Testo citato:
________________________

Quindi sono uscita dallo studio e in un brownfield sul retro di una vecchia fabbrica, ho progettato e realizzato insieme ad altre persone, un luogo eventuale, in cui ho mescolato la pratica della composizione e della contemplazione pittorica alla coltivazione di erbe e fiori. Un luogo laterale rispetto alla pratica in studio, ma che aderiva in quel momento al mio pensiero. 
In seguito, al ritorno in studio, questa pratica in esterno, lontana dalla tela, mi ha portato ad una rilettura di Adriana Zarri e alcuni approfondimenti sui testi di María Zambrano e Anna Maria Ortese, nuovi territori in cui la pratica del silenzio, del rigore, della meditazione nei gesti ripetuti, ha preso contorni più netti. 
Per me la lettura ha una funzione essenziale, è infatti come la bacchetta di un rabdomante che mi consente di scandagliare le mie profondità accedendo a delle immagini che giacciono dentro di me e da cui mi lascio condurre nella pratica della pittura. 
Nel corso del tempo, questo movimento dalla parola ad una zona interiore e successivamente alla pratica, è diventato sempre più evidente e necessario, tanto che non posso prescindere da questo mio mondo in cui la pittura non è che una soglia da attraversare.


SPPP: L’importanza del frammento, sia esso “trama” dei supporti di Mdf che utilizzi per molti dei tuoi oli, pennellata o ceramica, sembrerebbe suggerire come il tuo lavoro sia proteso verso la ricerca di tessere sparse di un mosaico raffigurante la fuggevole/fragile sacralità del quotidiano…Senti questa lettura affine al tuo approccio nella pratica della pittura?

________________________

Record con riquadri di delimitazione
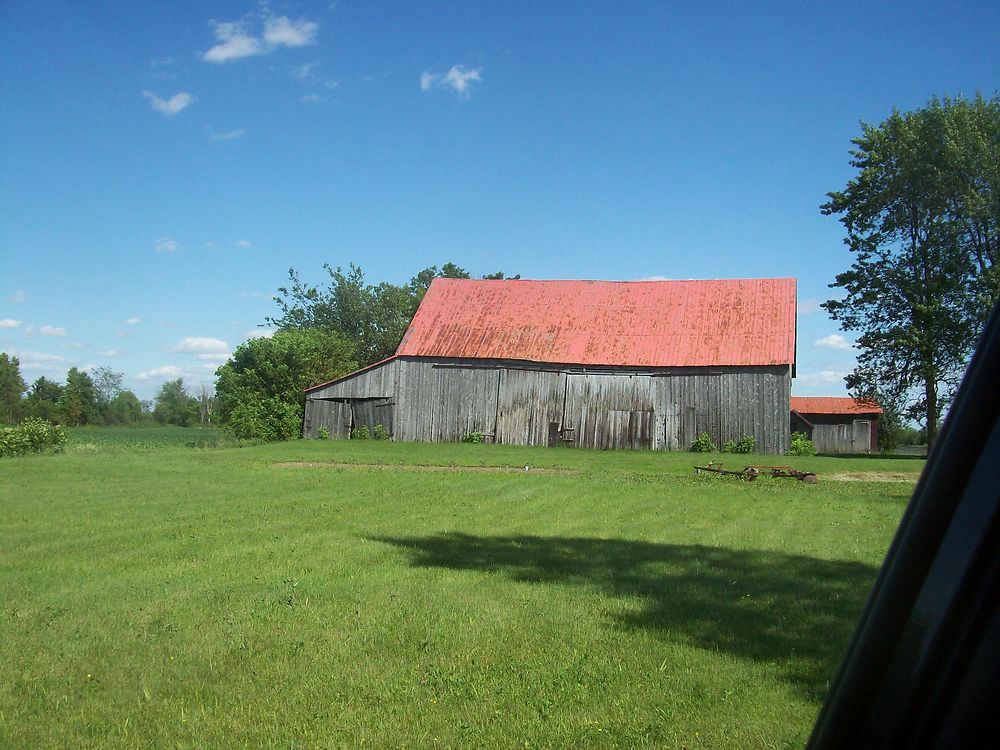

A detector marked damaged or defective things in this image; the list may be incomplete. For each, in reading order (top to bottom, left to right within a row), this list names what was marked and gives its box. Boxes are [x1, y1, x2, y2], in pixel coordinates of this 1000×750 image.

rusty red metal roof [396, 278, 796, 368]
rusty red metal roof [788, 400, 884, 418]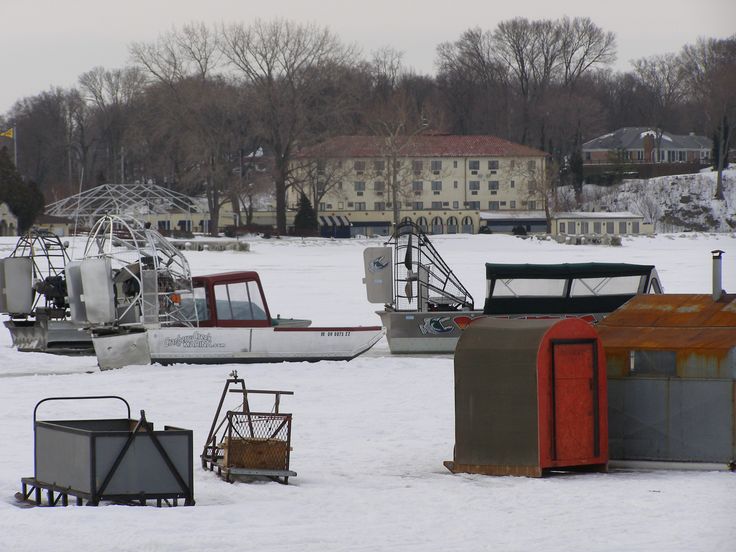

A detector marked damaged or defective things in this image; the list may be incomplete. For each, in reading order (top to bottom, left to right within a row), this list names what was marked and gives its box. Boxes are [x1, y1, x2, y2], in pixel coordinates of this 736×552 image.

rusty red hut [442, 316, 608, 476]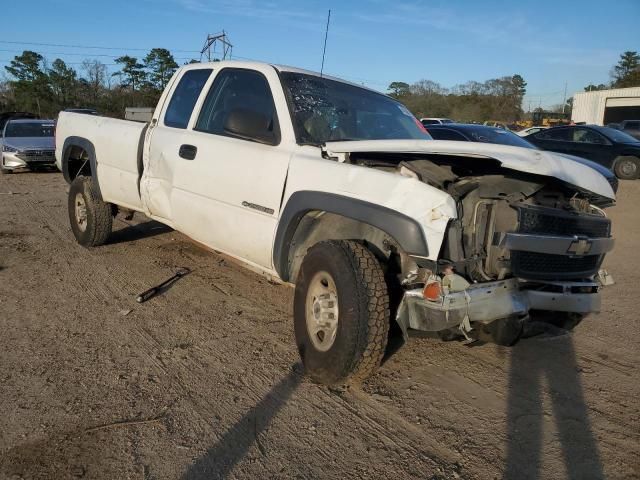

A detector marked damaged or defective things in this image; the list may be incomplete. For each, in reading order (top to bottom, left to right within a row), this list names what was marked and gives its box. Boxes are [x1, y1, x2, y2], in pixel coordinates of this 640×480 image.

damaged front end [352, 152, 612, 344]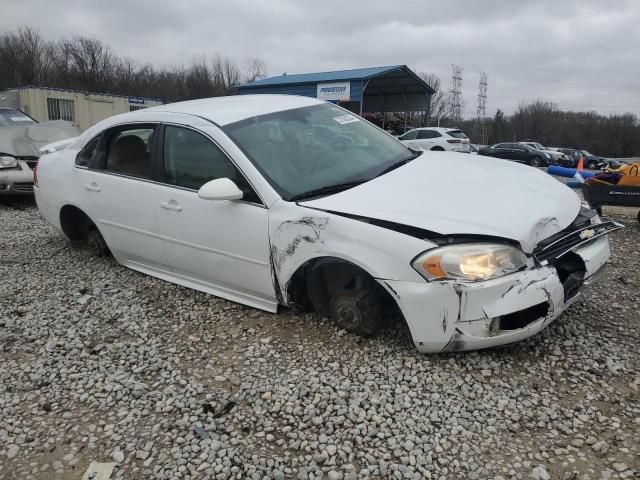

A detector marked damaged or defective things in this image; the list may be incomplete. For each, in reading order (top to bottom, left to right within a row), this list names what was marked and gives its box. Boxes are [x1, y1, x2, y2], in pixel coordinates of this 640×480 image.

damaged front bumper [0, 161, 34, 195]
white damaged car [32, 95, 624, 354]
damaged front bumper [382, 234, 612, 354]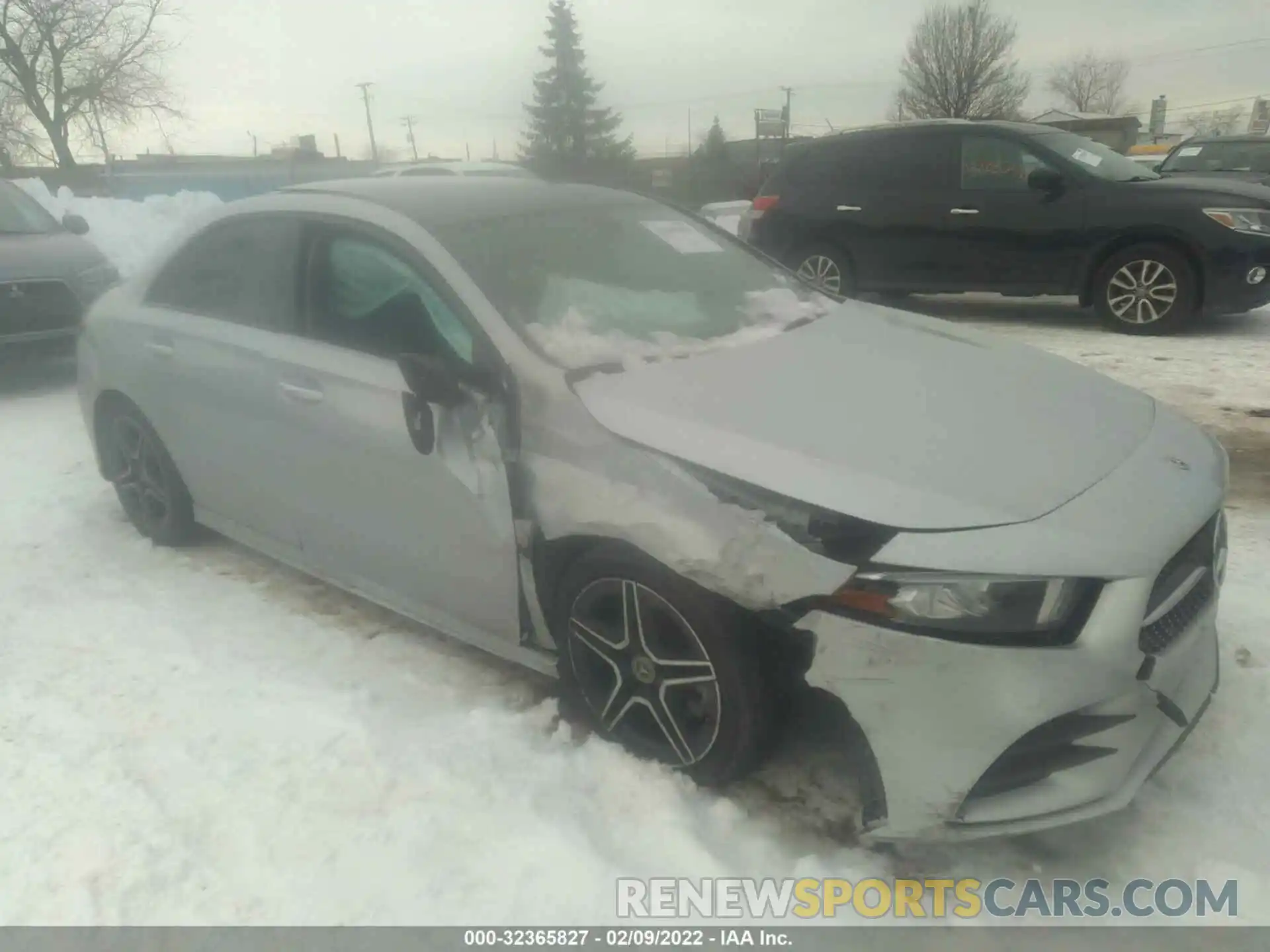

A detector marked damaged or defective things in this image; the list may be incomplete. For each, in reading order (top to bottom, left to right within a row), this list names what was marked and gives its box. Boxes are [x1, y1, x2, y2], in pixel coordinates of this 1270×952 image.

________________________

Compiti da svolgere:
**1)** Indica se le affermazioni seguenti concordano con il testo citato, rispondendo sì o no e riportando fedelmente le parole del testo che lo stabiliscono.
(a) Il luogo nel brownfield è stato progettato e realizzato da chi parla senza l'aiuto di nessuno.
(b) La lettura viene paragonata alla bacchetta di un rabdomante.
(c) Al ritorno in studio ci sono stati approfondimenti sui testi di María Zambrano.
**2)** Ricopia fedelmente il passo del testo citato compreso tra "In seguito, al" e "pratica della pittura.", estremi inclusi.

Soluzioni:
**1)**
(a) No: "ho progettato e realizzato insieme ad altre persone"
(b) Sì: "è infatti come la bacchetta di un rabdomante"
(c) Sì: "alcuni approfondimenti sui testi di María Zambrano e Anna Maria Ortese"

**2)**
In seguito, al ritorno in studio, questa pratica in esterno, lontana dalla tela, mi ha portato ad una rilettura di Adriana Zarri e alcuni approfondimenti sui testi di María Zambrano e Anna Maria Ortese, nuovi territori in cui la pratica del silenzio, del rigore, della meditazione nei gesti ripetuti, ha preso contorni più netti. 
Per me la lettura ha una funzione essenziale, è infatti come la bacchetta di un rabdomante che mi consente di scandagliare le mie profondità accedendo a delle immagini che giacciono dentro di me e da cui mi lascio condurre nella pratica della pittura.